Activity
Every record below should be written out exactly; pictures stay out.

Records shown
--- --- ---

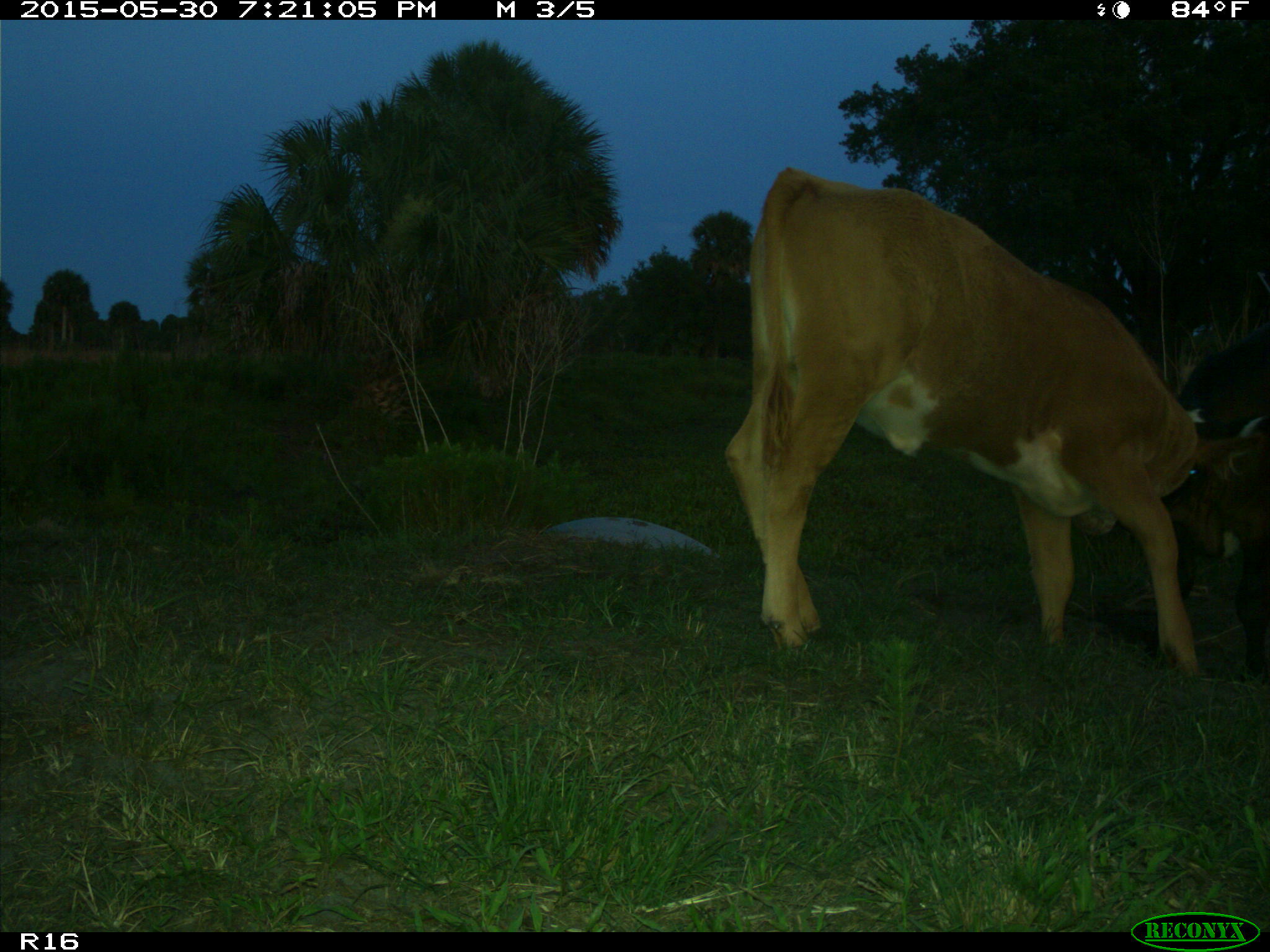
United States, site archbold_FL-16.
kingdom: Animalia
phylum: Chordata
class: Mammalia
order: Artiodactyla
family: Bovidae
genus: Bos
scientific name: Bos taurus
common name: domestic cow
Bos taurus (domestic cow).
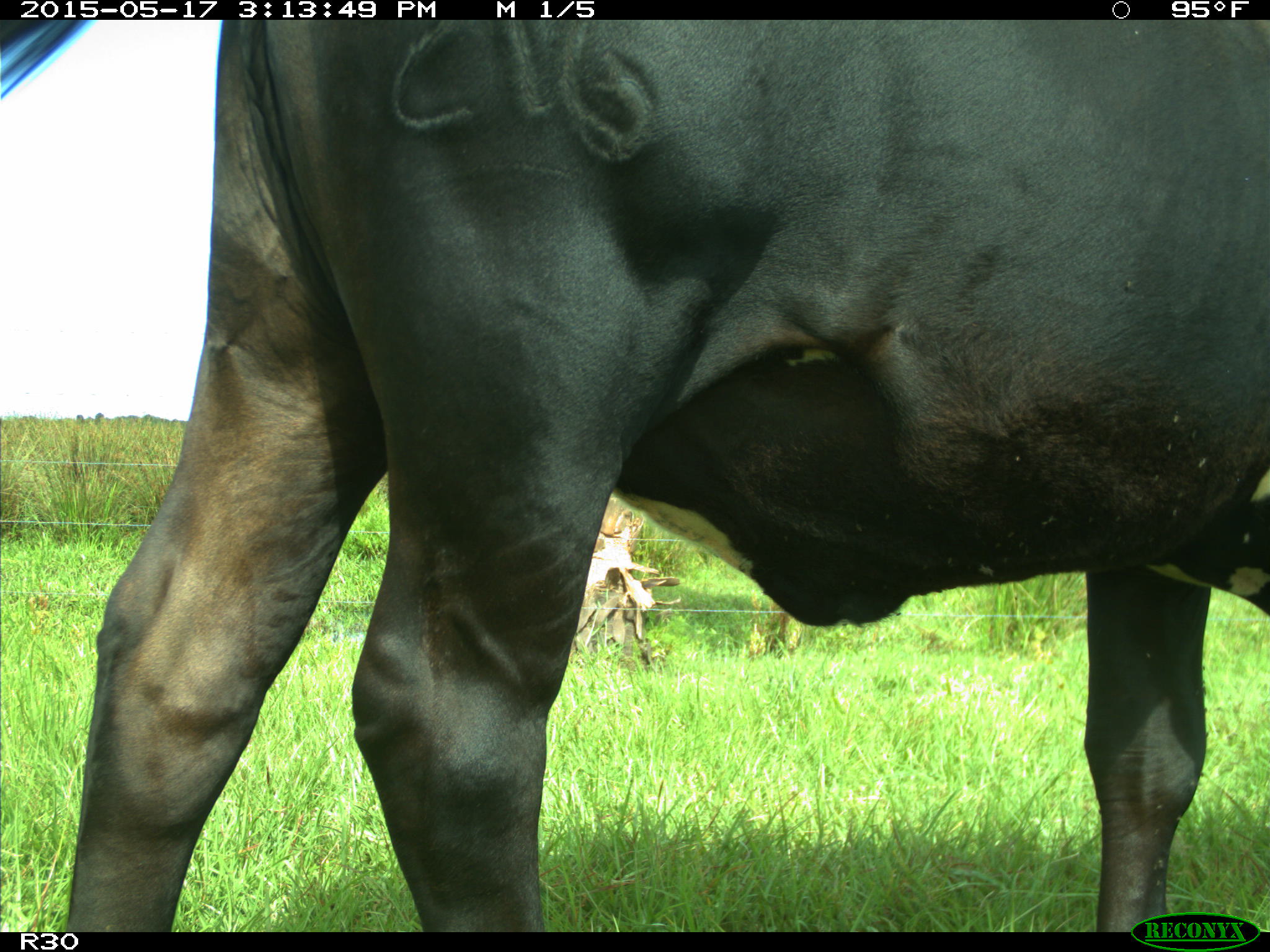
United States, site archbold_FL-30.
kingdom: Animalia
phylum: Chordata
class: Mammalia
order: Artiodactyla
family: Bovidae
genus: Bos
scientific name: Bos taurus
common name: domestic cow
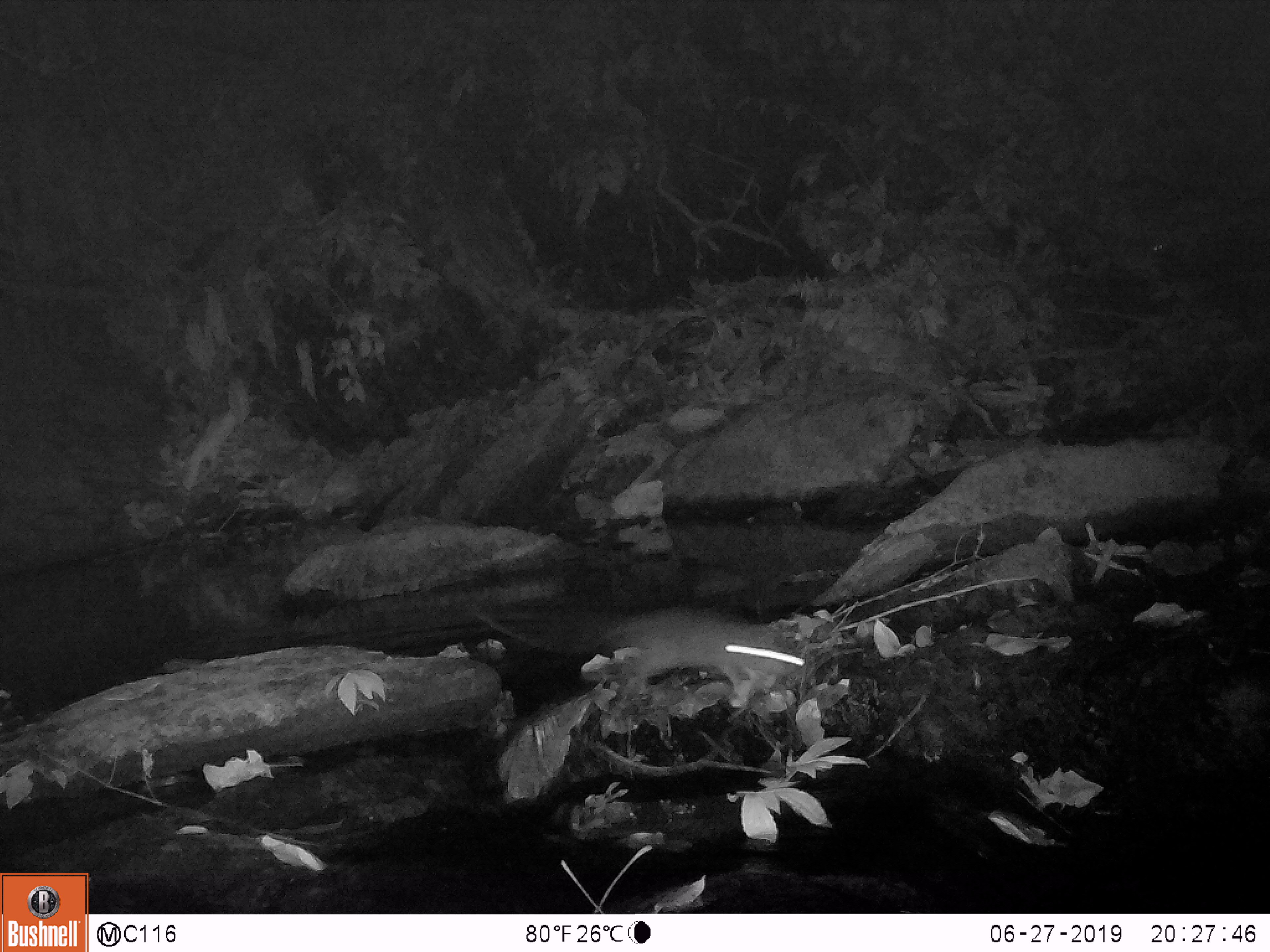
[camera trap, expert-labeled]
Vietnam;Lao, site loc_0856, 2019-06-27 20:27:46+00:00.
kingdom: Animalia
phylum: Chordata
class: Mammalia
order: Rodentia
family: Muridae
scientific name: Muridae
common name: old-world mice and rats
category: unidentified murid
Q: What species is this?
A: Unidentified murid (old-world mice and rats) (Muridae).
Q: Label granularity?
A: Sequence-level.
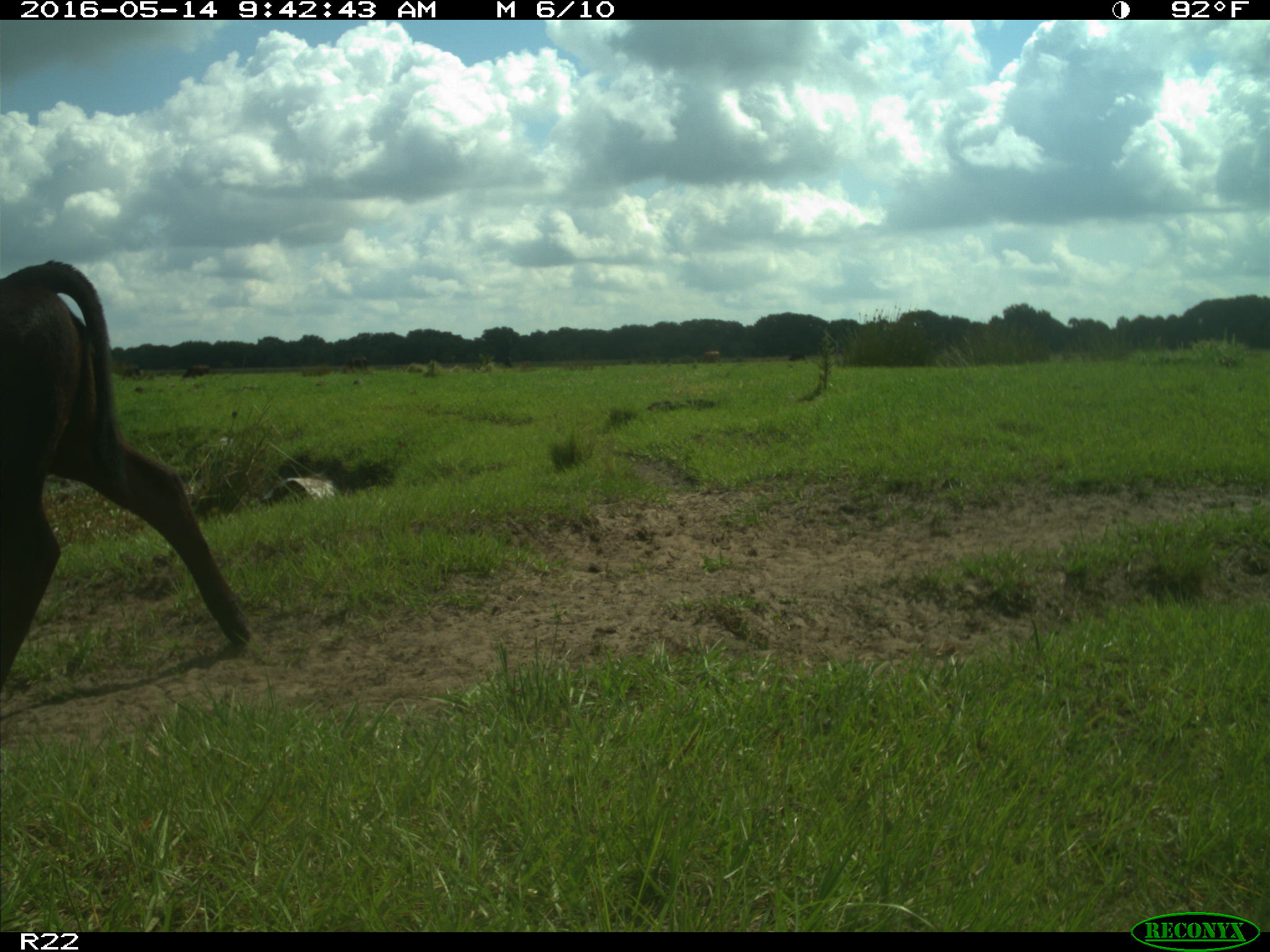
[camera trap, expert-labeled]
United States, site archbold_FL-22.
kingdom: Animalia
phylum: Chordata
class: Mammalia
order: Artiodactyla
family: Bovidae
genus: Bos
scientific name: Bos taurus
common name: domestic cow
Bos taurus (domestic cow).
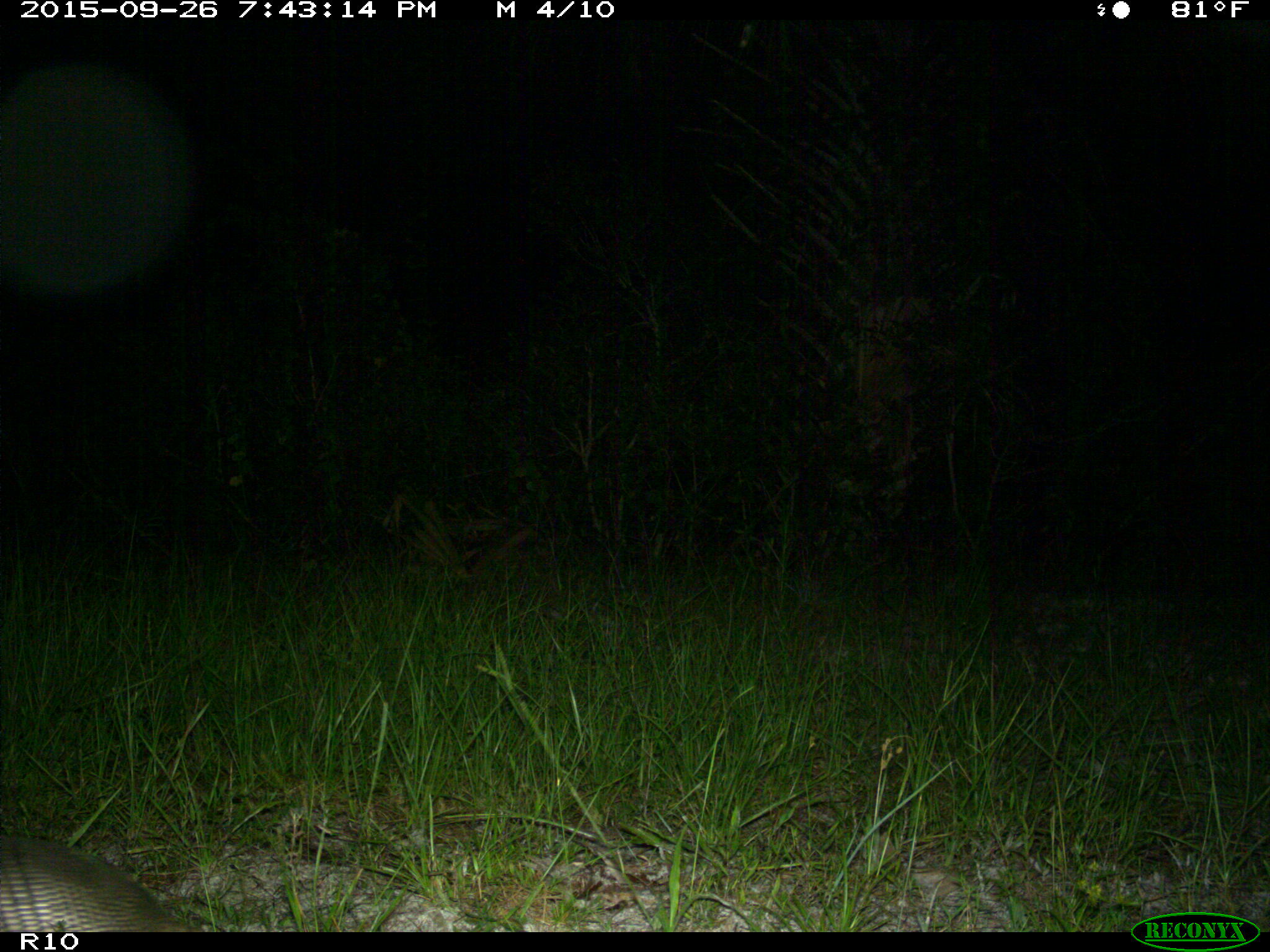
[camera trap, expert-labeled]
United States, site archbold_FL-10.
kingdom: Animalia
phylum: Chordata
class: Mammalia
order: Cingulata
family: Dasypodidae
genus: Dasypus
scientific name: Dasypus novemcinctus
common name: nine-banded armadillo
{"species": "Dasypus novemcinctus (nine-banded armadillo)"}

--- --- ---

Task answer
United States, site archbold_FL-16.
kingdom: Animalia
phylum: Chordata
class: Mammalia
order: Artiodactyla
family: Bovidae
genus: Bos
scientific name: Bos taurus
common name: domestic cow
Bos taurus (domestic cow).
United States, site archbold_FL-30.
kingdom: Animalia
phylum: Chordata
class: Mammalia
order: Artiodactyla
family: Bovidae
genus: Bos
scientific name: Bos taurus
common name: domestic cow
[camera trap, expert-labeled]
Vietnam;Lao, site loc_0856, 2019-06-27 20:27:46+00:00.
kingdom: Animalia
phylum: Chordata
class: Mammalia
order: Rodentia
family: Muridae
scientific name: Muridae
common name: old-world mice and rats
category: unidentified murid
Q: What species is this?
A: Unidentified murid (old-world mice and rats) (Muridae).
Q: Label granularity?
A: Sequence-level.
[camera trap, expert-labeled]
United States, site archbold_FL-22.
kingdom: Animalia
phylum: Chordata
class: Mammalia
order: Artiodactyla
family: Bovidae
genus: Bos
scientific name: Bos taurus
common name: domestic cow
Bos taurus (domestic cow).
[camera trap, expert-labeled]
United States, site archbold_FL-10.
kingdom: Animalia
phylum: Chordata
class: Mammalia
order: Cingulata
family: Dasypodidae
genus: Dasypus
scientific name: Dasypus novemcinctus
common name: nine-banded armadillo
{"species": "Dasypus novemcinctus (nine-banded armadillo)"}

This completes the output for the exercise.